CAFE Standards: Last week, President Donald Trump announced his plans to sign an executive order in the coming days directing the EPA to review the Obama Administration’s decision in its Midterm Evaluation not to alter the Corporate Average Fuel Economy (CAFE) vehicle emission standards for model years 2022-2025. The Midterm Evaluation process was established as a part of the 2012 standards for model years 2017-2025, requiring EPA to determine no later than April 1, 2018 whether the standards for model years 2022-2025 established are appropriate. The Midterm Evaluation was signed by President Obama one week before President Trump took office, which was more than a year before EPA was scheduled to complete its review and release the standards. The Obama Administration standards set limits on greenhouse gas emissions so as to require fuel efficiency of new vehicles to meet 54.5 miles per gallon by 2025. The executive order is expected to direct the EPA to release new standards by April 2018.
Oil and Gas: Last week, the Trump Administration announced plans to rewrite the Bureau of Land Management’s (BLM) Hydraulic Fracturing on Federal and Indian Lands final rule which was finalized by the Obama Administration in 2015. The rule is currently stayed at the 10th U.S. Circuit Court of Appeals, but BLM asked the court to put the lawsuit on hold as it launches a new rulemaking process to rescind it within the “next 90 days.” The rule contained stricter regulations for oil and gas fracking on federal and Indian lands, including requiring companies to publicly disclose chemicals used in their hydraulic fracturing operations and demonstrate integrity for well casing.
This Week’s Hearings
On Tuesday, March 21, the House Committee on Natural Resources, Subcommittee on Energy and Mineral Resources, will hold a hearing titled “The Importance of Domestically Sourced Raw Materials for Infrastructure Projects.”
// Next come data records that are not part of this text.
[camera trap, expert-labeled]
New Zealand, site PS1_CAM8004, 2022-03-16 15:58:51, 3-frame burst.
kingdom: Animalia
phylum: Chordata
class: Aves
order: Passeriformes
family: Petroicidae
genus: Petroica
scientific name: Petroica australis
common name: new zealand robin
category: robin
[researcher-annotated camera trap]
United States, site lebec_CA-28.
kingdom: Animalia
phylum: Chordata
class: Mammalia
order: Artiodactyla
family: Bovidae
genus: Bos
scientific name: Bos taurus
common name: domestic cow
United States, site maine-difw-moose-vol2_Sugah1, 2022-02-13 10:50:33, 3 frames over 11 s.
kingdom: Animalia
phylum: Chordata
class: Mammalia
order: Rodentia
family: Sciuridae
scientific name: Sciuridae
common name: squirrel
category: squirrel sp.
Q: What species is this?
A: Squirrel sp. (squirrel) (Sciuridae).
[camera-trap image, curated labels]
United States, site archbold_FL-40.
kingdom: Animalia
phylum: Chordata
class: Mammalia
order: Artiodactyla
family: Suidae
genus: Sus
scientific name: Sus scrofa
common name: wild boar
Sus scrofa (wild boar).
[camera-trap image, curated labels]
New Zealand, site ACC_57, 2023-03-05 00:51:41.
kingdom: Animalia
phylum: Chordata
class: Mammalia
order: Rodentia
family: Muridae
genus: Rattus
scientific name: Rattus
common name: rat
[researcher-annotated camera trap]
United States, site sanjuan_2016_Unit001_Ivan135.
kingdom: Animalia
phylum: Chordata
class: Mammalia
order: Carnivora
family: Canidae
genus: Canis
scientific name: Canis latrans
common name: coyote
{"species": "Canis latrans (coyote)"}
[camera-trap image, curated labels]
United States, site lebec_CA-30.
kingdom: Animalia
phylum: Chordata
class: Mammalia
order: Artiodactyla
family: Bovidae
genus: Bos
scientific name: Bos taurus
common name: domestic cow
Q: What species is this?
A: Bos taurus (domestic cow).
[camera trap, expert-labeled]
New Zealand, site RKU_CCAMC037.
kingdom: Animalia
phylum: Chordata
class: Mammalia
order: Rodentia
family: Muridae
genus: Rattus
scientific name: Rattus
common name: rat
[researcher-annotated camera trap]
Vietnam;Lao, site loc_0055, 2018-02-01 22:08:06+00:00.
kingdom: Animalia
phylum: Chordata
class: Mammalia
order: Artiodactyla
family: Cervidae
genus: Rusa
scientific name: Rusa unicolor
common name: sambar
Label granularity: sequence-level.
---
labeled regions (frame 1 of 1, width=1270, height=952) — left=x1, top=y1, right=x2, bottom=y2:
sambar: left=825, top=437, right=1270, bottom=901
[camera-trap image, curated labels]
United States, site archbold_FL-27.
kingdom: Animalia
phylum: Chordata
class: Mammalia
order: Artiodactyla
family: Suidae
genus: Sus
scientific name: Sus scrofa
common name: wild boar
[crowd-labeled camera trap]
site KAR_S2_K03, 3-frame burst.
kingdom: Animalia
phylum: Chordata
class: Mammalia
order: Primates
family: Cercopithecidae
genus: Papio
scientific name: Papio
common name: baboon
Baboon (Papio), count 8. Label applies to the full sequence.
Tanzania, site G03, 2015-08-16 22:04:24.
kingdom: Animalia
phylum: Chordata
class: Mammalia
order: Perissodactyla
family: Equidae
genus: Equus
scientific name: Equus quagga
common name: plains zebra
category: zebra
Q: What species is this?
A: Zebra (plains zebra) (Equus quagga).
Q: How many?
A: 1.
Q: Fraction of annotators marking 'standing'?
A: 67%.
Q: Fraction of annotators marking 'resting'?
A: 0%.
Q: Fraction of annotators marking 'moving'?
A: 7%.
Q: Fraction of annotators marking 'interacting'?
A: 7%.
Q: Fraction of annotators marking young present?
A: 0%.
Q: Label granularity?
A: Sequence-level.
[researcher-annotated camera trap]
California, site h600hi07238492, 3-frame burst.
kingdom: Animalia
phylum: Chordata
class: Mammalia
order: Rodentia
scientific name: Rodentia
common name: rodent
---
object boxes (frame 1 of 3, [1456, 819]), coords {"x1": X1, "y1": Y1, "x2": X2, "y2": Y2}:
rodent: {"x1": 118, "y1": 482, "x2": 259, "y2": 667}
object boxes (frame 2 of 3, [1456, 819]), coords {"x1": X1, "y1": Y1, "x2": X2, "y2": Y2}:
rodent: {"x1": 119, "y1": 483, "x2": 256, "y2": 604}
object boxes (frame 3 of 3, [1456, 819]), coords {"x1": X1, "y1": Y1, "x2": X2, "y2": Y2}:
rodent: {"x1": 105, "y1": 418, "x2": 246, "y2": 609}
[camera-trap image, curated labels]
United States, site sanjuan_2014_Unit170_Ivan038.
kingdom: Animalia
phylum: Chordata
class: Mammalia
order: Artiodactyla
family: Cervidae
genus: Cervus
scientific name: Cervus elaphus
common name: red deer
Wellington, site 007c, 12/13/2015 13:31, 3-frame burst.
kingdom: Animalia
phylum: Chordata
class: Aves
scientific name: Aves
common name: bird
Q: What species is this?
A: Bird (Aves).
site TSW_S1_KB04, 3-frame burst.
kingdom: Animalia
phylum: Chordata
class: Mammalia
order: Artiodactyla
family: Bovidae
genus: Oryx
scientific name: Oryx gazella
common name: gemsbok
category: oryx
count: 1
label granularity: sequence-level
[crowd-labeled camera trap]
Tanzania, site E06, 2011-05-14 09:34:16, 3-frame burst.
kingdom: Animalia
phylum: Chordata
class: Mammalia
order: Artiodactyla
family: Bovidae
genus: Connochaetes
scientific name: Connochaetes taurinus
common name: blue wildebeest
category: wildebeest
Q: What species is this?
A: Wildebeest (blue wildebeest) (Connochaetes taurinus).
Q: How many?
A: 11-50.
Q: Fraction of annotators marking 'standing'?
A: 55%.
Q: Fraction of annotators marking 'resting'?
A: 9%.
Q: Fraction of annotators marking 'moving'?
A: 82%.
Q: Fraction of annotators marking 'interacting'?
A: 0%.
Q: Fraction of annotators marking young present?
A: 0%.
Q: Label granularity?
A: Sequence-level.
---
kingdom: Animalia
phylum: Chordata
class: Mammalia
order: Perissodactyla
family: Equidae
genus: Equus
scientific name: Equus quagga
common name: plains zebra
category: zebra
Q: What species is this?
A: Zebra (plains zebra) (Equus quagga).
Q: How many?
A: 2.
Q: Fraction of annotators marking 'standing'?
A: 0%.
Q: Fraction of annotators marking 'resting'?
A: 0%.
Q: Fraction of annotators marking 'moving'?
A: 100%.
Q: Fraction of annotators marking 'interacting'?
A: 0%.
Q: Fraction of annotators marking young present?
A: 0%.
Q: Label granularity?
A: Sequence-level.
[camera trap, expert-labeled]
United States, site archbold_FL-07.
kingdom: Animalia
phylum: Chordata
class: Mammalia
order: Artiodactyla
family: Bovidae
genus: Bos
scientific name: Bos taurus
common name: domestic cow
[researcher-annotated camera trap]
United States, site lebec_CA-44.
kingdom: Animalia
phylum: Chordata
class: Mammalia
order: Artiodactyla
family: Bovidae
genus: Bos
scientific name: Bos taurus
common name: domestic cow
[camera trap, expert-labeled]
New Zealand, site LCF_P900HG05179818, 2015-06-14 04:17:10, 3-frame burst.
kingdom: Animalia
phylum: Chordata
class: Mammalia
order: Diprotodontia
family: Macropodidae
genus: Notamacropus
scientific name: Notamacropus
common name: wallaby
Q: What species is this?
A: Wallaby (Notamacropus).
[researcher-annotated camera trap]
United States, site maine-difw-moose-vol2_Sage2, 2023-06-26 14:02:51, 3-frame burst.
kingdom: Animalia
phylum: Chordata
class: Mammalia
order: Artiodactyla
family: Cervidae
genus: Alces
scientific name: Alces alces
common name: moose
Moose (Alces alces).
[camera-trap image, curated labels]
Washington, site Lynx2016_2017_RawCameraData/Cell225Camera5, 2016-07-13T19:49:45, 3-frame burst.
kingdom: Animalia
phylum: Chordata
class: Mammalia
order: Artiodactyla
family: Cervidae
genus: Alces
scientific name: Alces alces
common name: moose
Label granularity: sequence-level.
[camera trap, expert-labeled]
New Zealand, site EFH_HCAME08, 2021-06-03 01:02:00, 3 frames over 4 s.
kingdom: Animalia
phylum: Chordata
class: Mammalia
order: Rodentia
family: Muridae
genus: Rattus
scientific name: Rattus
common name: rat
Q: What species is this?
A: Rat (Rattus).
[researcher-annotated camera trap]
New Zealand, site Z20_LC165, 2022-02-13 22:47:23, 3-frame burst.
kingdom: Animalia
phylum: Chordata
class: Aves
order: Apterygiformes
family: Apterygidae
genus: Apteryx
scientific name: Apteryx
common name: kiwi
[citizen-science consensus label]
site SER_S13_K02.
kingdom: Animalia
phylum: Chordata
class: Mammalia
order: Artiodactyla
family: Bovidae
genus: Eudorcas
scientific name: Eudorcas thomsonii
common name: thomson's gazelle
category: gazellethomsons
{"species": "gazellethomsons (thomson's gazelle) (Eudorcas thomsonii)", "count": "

On Tuesday, March 21, the House Committee on Science, Space, and Technology, Subcommittee on Research and Technology, will hold a hearing titled “Research and Technology Subcommittee Hearing- National Science Foundation Part II: Future Opportunities and Challenges for Science.” Dr. Joan Ferrini-Mundy, the Acting Chief Operating Officer at the National Science Foundation, and Dr. Maria Zuber, Chair at the National Science Board, will testify.
On Tuesday, March 21, the Senate Committee on Energy and Natural Resources will hold a hearing to receive testimony on opportunities to improve and expand infrastructure deemed important to federal lands, recreation, water and resources.
On Tuesday, March 21, the House Committee on Oversight and Governmental Affairs, Subcommittee on Interior, Energy, and Environment, will hold a hearing titled “Examining GAO Findings on Deficiencies at the Bureau of Safety and Environmental Enforcement.”
On Wednesday, March 22, the House Committee on Natural Resources, Subcommittee on Indian, Insular and Alaska Native Affairs, will hold a hearing titled “Oversight Hearing on The Status of the Puerto Rico Electric Power Authority (PREPA) Restructuring Support Agreement.”
On Wednesday, March 22, the House Committee on Energy and Commerce, Subcommittee on Environment, will hold a hearing to examine H.R. 806, the Ozone Standards Implementation Act of 2017. The legislation would provide states with additional time and flexibility to implement EPA’s National Ambient Air Quality Standards (NAAQS) and would extend the review cycle from five to ten years for NAAQS under the Clean Air Act.